The first circuit opinion, written by widely respected Republican appointee Michael Boudin, had a decidedly conservative cast that makes surviving a supreme court appeal more likely. We can assess the potential votes in descending order of certainty.
The Democratic appointees
Every member of the court’s relatively liberal wing – represented by the Clinton appointees Stephen Breyer and Ruth Bader Ginsburg, and the Obama appointees Sonia Sotomayor and Elena Kagan – is virtually certain to support the first circuit opinion ruling Doma unconstitutional. Breyer and Ginsburg have voted to accept gay and lesbian rights claims during the much less favorable political circumstances that led to Doma’s passage; they will not waver.

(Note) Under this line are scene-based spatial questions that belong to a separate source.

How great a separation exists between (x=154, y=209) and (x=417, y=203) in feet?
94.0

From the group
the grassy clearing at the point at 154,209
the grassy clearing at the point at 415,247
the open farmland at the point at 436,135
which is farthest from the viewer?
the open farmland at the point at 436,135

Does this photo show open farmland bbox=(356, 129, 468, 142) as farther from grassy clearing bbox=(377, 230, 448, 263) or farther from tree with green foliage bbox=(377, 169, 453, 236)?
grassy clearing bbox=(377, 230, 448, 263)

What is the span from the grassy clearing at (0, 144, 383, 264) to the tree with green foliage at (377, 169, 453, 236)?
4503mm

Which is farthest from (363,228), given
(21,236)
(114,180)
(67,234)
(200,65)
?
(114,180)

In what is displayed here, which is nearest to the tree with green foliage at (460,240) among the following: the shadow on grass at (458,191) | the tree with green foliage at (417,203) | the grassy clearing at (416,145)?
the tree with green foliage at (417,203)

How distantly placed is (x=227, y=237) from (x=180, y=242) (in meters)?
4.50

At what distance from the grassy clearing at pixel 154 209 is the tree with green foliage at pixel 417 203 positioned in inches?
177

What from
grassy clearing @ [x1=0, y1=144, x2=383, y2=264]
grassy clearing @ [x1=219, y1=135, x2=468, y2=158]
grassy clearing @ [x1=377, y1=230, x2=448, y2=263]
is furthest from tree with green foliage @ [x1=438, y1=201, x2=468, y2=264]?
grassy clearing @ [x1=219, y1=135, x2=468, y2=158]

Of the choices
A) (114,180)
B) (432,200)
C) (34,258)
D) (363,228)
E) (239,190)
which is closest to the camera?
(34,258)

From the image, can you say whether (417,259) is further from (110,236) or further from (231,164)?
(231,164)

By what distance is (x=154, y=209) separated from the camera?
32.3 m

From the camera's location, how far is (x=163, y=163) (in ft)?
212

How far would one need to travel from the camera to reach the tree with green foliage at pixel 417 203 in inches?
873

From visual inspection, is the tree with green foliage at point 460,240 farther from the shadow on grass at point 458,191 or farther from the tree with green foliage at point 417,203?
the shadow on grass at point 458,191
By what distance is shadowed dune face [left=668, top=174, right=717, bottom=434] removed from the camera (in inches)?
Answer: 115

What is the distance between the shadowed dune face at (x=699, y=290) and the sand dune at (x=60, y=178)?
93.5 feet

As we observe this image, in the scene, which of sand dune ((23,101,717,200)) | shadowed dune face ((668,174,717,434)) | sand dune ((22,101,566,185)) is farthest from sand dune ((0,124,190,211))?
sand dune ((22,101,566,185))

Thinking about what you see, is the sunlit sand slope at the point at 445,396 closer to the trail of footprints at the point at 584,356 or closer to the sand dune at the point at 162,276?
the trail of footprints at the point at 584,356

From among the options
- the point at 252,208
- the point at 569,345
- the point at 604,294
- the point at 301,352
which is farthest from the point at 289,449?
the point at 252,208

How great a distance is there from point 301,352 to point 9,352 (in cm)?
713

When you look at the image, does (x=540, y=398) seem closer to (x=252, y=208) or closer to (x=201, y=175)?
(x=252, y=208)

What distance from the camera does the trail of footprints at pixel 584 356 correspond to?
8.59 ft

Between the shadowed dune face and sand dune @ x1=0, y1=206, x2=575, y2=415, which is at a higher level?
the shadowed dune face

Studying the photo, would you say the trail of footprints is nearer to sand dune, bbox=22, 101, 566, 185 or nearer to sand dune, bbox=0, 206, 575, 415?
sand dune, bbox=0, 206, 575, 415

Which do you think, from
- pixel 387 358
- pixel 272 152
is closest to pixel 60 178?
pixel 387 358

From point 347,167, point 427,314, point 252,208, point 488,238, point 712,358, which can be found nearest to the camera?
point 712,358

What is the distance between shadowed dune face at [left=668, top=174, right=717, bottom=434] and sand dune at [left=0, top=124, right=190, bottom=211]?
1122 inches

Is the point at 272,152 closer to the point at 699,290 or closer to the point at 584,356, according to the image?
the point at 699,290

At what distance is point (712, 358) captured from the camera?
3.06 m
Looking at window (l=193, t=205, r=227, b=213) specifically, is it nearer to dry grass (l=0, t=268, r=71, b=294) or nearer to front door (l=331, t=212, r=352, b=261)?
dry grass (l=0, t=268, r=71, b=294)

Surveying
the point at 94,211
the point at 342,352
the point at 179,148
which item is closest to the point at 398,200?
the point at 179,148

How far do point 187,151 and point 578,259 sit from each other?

Sotomayor and Kagan do not have a track record on gay and lesbian rights per se, but as the Obama administration‘s refusal to defend the act’s constitutionality indicates, there is a near-consensus among mainstream liberals that Doma does not pass constitutional muster. The litigants challenging Doma start with four votes in the bank, and will need only one of the court’s five Republican nominees to prevail.
The Republican no-hopers
These votes are exceedingly unlikely, however, to come from Justices Antonin Scalia or Samuel Alito. While Scalia is not a completely reliable vote for Republican interests, his attitude towards gay and lesbian rights can be seen in his dissents, liberally salted with rightwing antigay buzzwords, in Romer v Evans and Lawrence v Texas. He can safely be written off by opponents of Doma’s constitutionality. Justice Alito has yet to vote in a major gay and lesbian rights case but is the court’s most consistent Republican party-liner, and is similarly unlikely to surprise.